3. The Adviser shall furnish continuously an investment
program for the Existing Series and any Additional Series which
may become subject to the terms and conditions set forth herein
(sometimes collectively referred to as the "Series") and shall
manage the investment and reinvestment of the assets of each
Series, subject at all times to the supervision of the Trustees.
4. With respect to managing the investment and
reinvestment of the Series' assets, the Adviser shall provide,
at its own expense:
(a) Investment research, advice and supervision;
(b) An investment program for each Series consistent
with its investment objectives, policies and
procedures;
(c) Implementation of the investment program for each
Series including the purchase and sale of
securities;
(d) Implementation of an investment program designed
to manage cash, cash equivalents and short-term
investments for a Series with respect to assets
designated from time to time to be managed by a
subadviser to such Series;
(e) Advice and assistance on the general operations
of the Trust; and
(f) Regular reports to the Trustees on the implementation
of each Series' investment program.
5. The Adviser shall, for all purposes herein, be deemed
to be an independent contractor.
6. The Adviser shall furnish at its own expense, or pay
the expenses of the Trust, for the following:
(a) Office facilities, including office space,
furniture and equipment;
(b) Personnel necessary to perform the functions required
to manage the investment and reinvestment of each
Series' assets (including those required for
research, statistical and investment work);
(c) Except as otherwise approved by the Board,
personnel to serve without salaries from the
Trust as officers or agents of the Trust. The
Adviser need not provide personnel to perform, or
pay the expenses of the Trust for, services
customarily performed for an open-end management
investment company by its national distributor,
custodian, financial agent, transfer agent,
registrar, dividend disbursing agent, auditors
and legal counsel;
(d) Compensation and expenses, if any, of the
Trustees who are also full-time employees of the
Adviser or any of its affiliates; and
(e) Any subadviser recommended by the Adviser and
appointed to act on behalf of the Trust.
7. All costs and expenses not specifically enumerated herein
as payable by the Adviser shall be paid by the Trust. Such expenses
shall include, but shall not be limited to, all expenses (other than
those specifically referred to as being borne by the Adviser)
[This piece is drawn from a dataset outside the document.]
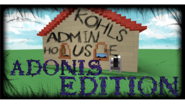 Kohls Admin House Adonis Edition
incurred in the operation of the Trust and any public offering of its
shares, including, among others, interest, taxes, brokerage fees and
commissions, fees of Trustees who are not full-time employees of the
Adviser or any of its affiliates, expenses of Trustees' and
shareholders' meetings including the cost of printing and mailing
proxies, expenses of Adviser personnel attending Trustee meetings as
required, expenses of insurance premiums for fidelity and other
coverage, expenses of repurchase and redemption of shares, expenses
of issue and sale of shares (to the extent not borne by its national
distributor under its agreement with the Trust), expenses of printing
and mailing stock certificates representing shares of the Trust,
association membership dues, charges of custodians, transfer agents,
dividend disbursing agents and financial agents, bookkeeping,
auditing and legal expenses. The Trust will also pay the fees and
bear the expense of registering and maintaining the registration of
the Trust and its shares with the Securities and Exchange Commission
and registering or qualifying its shares under state or other
securities laws and the expense of preparing and mailing prospectuses
and reports to shareholders. Additionally, if authorized by the
Trustees, the Trust shall pay for extraordinary expenses and expenses
of a non-recurring nature which may include, but not be limited to
the reasonable and proportionate cost of any reorganization or
acquisition of assets and the cost of legal proceedings to which the
Trust is a party.
8. The Adviser shall adhere to all applicable policies
and procedures as adopted from time to time by the Trustees,
including but not limited to the following:
(a) Code of Ethics. The Adviser shall adopt a Code
of Ethics designed to prevent "access persons" (as
defined therein in accordance with Rule 17j-1 under
the Investment Company Act of 1940 (the "Investment
Company Act")) from engaging in fraudulent acts or
transactions that are, or have the potential of
being viewed as, a conflict of interest, and shall
monitor for compliance with its Code of Ethics and
report any violations to the Trust's Compliance
Officer.
(b) Policy with Respect to Brokerage Allocation. The
Adviser shall have full trading discretion in
selecting brokers for Series transactions on a day
to day basis so long as each selection is in
conformance with the Trust's Policy with Respect to
Brokerage Allocation. Such discretion shall include
use of "soft dollars" for certain broker and
research services, also in conformance with the
Trust's Policy with Respect to Brokerage Allocation.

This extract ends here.